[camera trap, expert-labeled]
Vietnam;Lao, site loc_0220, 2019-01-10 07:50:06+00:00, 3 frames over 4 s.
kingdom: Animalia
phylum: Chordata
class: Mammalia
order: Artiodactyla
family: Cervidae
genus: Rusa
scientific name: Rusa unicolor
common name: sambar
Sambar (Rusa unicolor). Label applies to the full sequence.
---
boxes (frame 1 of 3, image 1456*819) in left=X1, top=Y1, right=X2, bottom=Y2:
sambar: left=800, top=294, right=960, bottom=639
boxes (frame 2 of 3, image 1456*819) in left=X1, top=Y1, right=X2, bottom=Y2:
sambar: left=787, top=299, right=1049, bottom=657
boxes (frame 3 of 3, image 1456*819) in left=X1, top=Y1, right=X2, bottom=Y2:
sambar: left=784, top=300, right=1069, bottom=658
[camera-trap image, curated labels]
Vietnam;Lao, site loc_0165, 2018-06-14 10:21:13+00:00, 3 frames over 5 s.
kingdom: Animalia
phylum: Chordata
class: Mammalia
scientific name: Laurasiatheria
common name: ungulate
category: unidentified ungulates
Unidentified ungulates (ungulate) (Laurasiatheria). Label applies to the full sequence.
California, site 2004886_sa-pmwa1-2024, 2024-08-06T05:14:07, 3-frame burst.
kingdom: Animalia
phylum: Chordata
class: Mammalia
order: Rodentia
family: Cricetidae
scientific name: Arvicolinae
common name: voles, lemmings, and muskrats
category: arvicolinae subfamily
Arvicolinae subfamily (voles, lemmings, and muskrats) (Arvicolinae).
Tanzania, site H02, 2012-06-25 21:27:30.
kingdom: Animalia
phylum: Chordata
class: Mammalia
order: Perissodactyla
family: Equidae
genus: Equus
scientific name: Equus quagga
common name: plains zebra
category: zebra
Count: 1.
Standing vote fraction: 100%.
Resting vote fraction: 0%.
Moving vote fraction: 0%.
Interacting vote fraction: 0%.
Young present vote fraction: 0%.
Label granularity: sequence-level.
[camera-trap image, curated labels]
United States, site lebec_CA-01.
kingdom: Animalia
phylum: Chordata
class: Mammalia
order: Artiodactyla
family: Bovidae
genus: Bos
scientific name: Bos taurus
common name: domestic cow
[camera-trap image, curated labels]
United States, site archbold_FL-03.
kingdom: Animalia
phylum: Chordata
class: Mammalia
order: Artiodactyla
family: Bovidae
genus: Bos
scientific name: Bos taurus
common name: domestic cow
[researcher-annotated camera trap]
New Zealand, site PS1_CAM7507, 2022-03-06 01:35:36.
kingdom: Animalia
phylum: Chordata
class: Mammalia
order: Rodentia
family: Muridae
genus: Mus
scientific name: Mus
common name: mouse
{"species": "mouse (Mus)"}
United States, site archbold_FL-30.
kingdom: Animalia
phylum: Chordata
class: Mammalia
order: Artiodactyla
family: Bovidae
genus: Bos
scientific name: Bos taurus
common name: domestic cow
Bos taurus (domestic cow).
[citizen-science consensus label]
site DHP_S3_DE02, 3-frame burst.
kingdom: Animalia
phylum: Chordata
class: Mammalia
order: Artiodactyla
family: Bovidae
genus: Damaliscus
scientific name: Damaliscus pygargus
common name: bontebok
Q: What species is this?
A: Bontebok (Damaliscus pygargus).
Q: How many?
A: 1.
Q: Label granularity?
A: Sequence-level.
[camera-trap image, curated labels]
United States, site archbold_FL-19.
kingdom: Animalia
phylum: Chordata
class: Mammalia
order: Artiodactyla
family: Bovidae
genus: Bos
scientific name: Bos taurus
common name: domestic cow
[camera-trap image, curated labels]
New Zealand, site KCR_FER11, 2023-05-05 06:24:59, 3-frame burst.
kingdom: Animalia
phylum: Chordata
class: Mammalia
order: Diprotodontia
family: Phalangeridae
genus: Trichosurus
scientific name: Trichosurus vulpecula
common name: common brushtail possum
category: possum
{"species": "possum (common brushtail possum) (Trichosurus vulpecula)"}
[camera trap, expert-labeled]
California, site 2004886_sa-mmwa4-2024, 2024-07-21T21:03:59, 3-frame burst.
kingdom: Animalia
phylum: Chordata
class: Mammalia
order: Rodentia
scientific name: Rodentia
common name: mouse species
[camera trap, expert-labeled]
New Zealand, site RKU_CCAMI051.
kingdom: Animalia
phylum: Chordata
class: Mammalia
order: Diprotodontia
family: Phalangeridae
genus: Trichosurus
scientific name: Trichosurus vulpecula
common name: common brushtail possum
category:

※

__Your task__: For each line of the material that contains "fraction", return a copy.

__Solved problem__:
Standing vote fraction: 100%.
Resting vote fraction: 0%.
Moving vote fraction: 0%.
Interacting vote fraction: 0%.
Young present vote fraction: 0%.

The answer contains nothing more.